----- Exercise passage

Anthea has won awards from Chamber Music America for her groundbreaking work with abused children and AIDS patients in Hartford, CT. Anthea holds a B.A. in Women’s Studies from Cleveland State University and a performance degree from the Curtis Institute of Music.
Jana Kuss was born in East Berlin in 1975 and began playing the violin at the age of six. As a student Jana won many first prizes and scholarships from the German Republic and was given the use of a violin made by J.B. Vuillaume by the Mannheim Sinfonima Foundation
When she was 14 years old and still at school, she founded the Kuss Quartet together with Oliver Wille. For many years they were taught and accompanied in their progress by Eberhard Feltz, and after the fall of the Berlin Wall they met Walter Levin who invited them to masterclasses in Paris, Salzburg, Spain and the Netherlands.
In 2001, Jana and her colleagues were invited to study at the New England Conservatory in Boston, and were the first quartet in the now famous programme founded there by members of the Cleveland Quartet.
As leader of the Kuss-Quartet, Jana has won numerous prizes and competitions. These include the Deutscher Musikrat and the Premio Borciani in Reggio Emilia (Italy).
In 2002 and 2003 the Kuss-Quartet studied with the Alban Berg-Quartet at the Hochschule für Musik in Cologne where they completed their studies.
Jana Kuss studied the violin with Eberhard Feltz, Adelina Oprean, Thomas Brandis and Michelle Auclair. As a 16 year old she met György Kurtag for the first time, with whom she subsequently studied many of his works.
In her role as a member of the Kuss-Quartett she has been invited to teach chamber music at the Kronberg Academy, Indiana University, as well as Universities in Berlin, Hamburg and Japan.
She has performed with many musicians including Kim Kashkashian, Miklos Perenyi, Sharon Kam and Pierre-Laurent Aimard as well as sopranos Mojca Erdmann and Juliane Banse.

----------
----- Material supplied

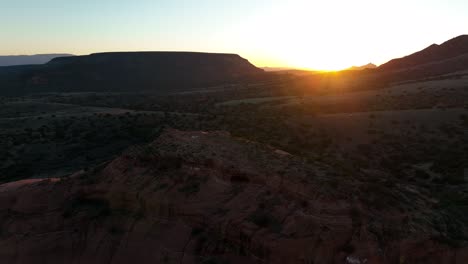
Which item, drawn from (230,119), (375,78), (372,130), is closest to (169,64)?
(375,78)

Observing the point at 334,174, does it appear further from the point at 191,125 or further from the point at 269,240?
the point at 191,125

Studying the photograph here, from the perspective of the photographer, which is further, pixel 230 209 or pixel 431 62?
pixel 431 62

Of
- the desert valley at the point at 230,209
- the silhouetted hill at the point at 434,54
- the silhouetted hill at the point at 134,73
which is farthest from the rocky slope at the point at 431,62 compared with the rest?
the silhouetted hill at the point at 134,73

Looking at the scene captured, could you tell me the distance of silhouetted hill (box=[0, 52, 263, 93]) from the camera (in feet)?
480

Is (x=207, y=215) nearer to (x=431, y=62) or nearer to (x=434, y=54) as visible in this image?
(x=431, y=62)

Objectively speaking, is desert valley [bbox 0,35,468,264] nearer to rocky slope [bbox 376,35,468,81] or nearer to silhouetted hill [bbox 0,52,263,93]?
rocky slope [bbox 376,35,468,81]

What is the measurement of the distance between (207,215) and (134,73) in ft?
495

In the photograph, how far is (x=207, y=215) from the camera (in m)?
13.1

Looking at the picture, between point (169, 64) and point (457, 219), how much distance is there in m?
157

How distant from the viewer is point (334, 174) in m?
14.1

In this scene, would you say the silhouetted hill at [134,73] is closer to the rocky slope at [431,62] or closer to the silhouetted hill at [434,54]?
the silhouetted hill at [434,54]

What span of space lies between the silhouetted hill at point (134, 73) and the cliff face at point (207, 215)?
4930 inches

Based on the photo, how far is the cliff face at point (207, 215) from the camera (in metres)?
11.4

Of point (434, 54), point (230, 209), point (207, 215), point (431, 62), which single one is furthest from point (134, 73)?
point (230, 209)
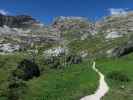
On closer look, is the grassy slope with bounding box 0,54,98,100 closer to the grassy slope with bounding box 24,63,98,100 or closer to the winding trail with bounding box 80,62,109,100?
the grassy slope with bounding box 24,63,98,100

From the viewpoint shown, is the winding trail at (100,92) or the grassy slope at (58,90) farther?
the winding trail at (100,92)

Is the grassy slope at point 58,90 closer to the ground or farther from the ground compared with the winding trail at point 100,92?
farther from the ground

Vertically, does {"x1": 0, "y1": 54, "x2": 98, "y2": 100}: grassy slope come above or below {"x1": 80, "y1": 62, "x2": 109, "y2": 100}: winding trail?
above

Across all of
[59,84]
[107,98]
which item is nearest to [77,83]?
[59,84]

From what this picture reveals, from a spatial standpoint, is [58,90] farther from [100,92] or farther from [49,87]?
[100,92]

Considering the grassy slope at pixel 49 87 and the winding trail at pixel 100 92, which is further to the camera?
the winding trail at pixel 100 92

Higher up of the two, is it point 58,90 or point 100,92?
point 58,90

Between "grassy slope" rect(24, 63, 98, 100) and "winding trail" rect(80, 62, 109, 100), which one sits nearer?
"grassy slope" rect(24, 63, 98, 100)

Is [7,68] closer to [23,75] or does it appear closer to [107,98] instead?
[23,75]

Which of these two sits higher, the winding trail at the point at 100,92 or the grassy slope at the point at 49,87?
the grassy slope at the point at 49,87

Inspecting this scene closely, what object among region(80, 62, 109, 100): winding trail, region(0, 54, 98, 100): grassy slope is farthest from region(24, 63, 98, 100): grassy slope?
region(80, 62, 109, 100): winding trail

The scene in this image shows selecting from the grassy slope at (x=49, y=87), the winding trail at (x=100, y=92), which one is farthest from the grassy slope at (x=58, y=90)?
the winding trail at (x=100, y=92)

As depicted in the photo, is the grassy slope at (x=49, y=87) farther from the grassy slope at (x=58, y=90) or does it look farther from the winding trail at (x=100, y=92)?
the winding trail at (x=100, y=92)

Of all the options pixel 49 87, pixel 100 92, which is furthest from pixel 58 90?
pixel 100 92
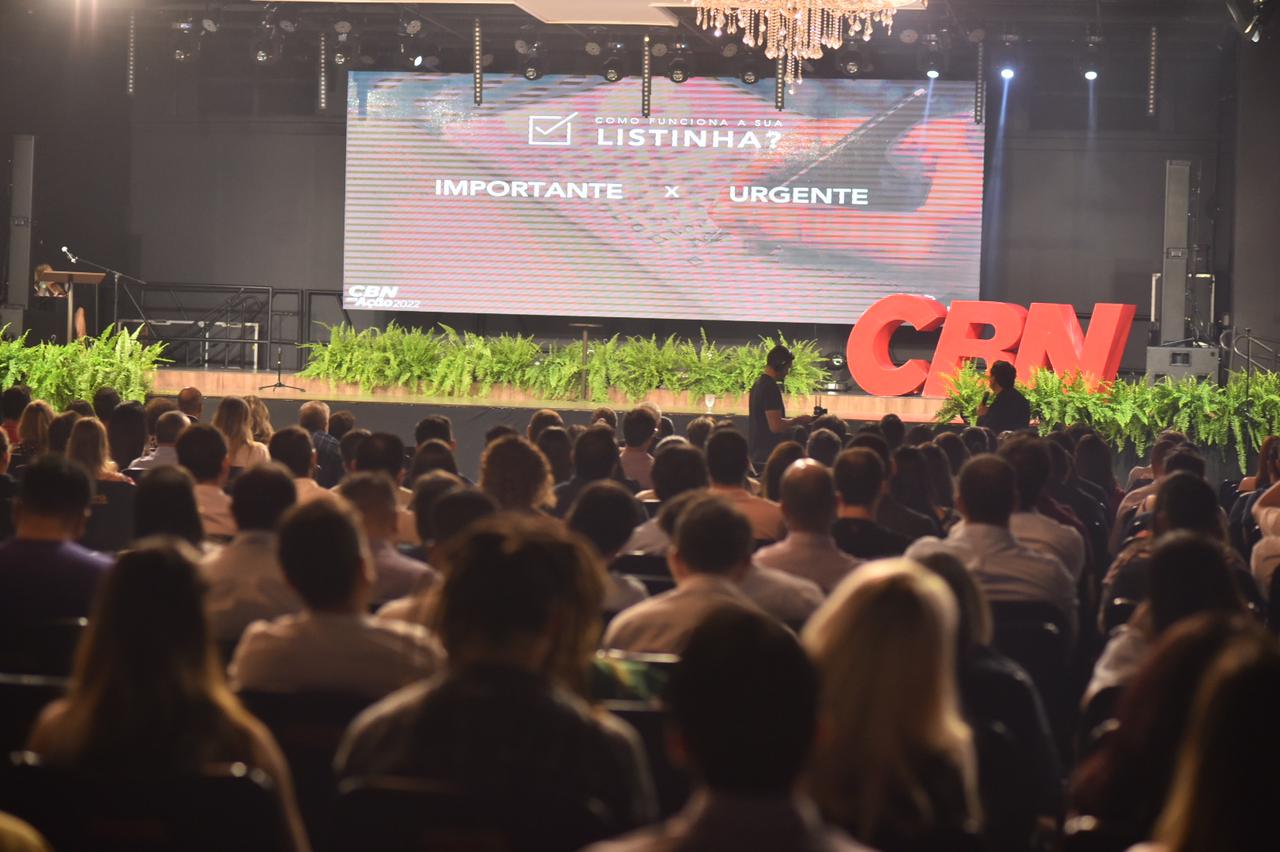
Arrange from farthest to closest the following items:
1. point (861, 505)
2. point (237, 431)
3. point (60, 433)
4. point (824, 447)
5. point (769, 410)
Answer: point (769, 410) < point (824, 447) < point (237, 431) < point (60, 433) < point (861, 505)

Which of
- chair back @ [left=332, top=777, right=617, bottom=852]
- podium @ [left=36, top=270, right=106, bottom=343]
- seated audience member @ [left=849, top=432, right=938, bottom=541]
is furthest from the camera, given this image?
podium @ [left=36, top=270, right=106, bottom=343]

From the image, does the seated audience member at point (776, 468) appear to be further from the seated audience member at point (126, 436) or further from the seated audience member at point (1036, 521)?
the seated audience member at point (126, 436)

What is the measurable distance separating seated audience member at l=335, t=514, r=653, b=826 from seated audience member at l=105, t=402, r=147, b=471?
5.64 meters

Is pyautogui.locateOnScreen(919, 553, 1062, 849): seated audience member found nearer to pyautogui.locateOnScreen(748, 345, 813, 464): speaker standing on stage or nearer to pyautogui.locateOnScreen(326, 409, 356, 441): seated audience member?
pyautogui.locateOnScreen(326, 409, 356, 441): seated audience member

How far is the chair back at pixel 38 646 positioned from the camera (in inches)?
134

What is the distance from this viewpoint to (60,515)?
13.1ft

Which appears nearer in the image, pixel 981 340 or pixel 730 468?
pixel 730 468

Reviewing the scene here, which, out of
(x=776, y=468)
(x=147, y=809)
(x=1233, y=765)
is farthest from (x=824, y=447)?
(x=1233, y=765)

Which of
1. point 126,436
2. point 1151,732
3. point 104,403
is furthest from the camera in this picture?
point 104,403

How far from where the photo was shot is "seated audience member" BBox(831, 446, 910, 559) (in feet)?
17.3

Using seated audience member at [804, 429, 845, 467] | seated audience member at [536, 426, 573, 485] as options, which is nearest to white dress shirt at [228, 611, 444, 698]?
seated audience member at [536, 426, 573, 485]

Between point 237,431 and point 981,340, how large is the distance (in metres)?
9.76

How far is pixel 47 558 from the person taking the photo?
13.0ft

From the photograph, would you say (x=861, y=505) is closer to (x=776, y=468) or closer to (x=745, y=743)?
(x=776, y=468)
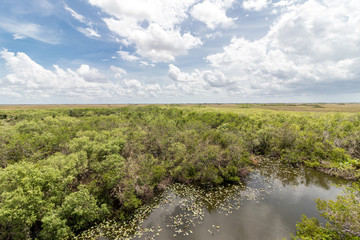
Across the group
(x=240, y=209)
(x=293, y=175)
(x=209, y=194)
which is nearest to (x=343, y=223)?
(x=240, y=209)

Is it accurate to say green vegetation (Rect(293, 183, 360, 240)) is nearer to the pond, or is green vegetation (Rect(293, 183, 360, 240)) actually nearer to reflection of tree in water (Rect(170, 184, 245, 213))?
the pond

----------

Brief 1 —
Transcribe the passage of the musician biographies that begins at the words "In 2001, Jana" and ends after the words "of his works.".
Brief 2 —
According to the musician biographies, at what age did Jana Kuss begin playing the violin?

Answer section 1 —
In 2001, Jana and her colleagues were invited to study at the New England Conservatory in Boston, and were the first quartet in the now famous programme founded there by members of the Cleveland Quartet.
As leader of the Kuss-Quartet, Jana has won numerous prizes and competitions. These include the Deutscher Musikrat and the Premio Borciani in Reggio Emilia (Italy).
In 2002 and 2003 the Kuss-Quartet studied with the Alban Berg-Quartet at the Hochschule für Musik in Cologne where they completed their studies.
Jana Kuss studied the violin with Eberhard Feltz, Adelina Oprean, Thomas Brandis and Michelle Auclair. As a 16 year old she met György Kurtag for the first time, with whom she subsequently studied many of his works.

Answer section 2 —
At the age of six.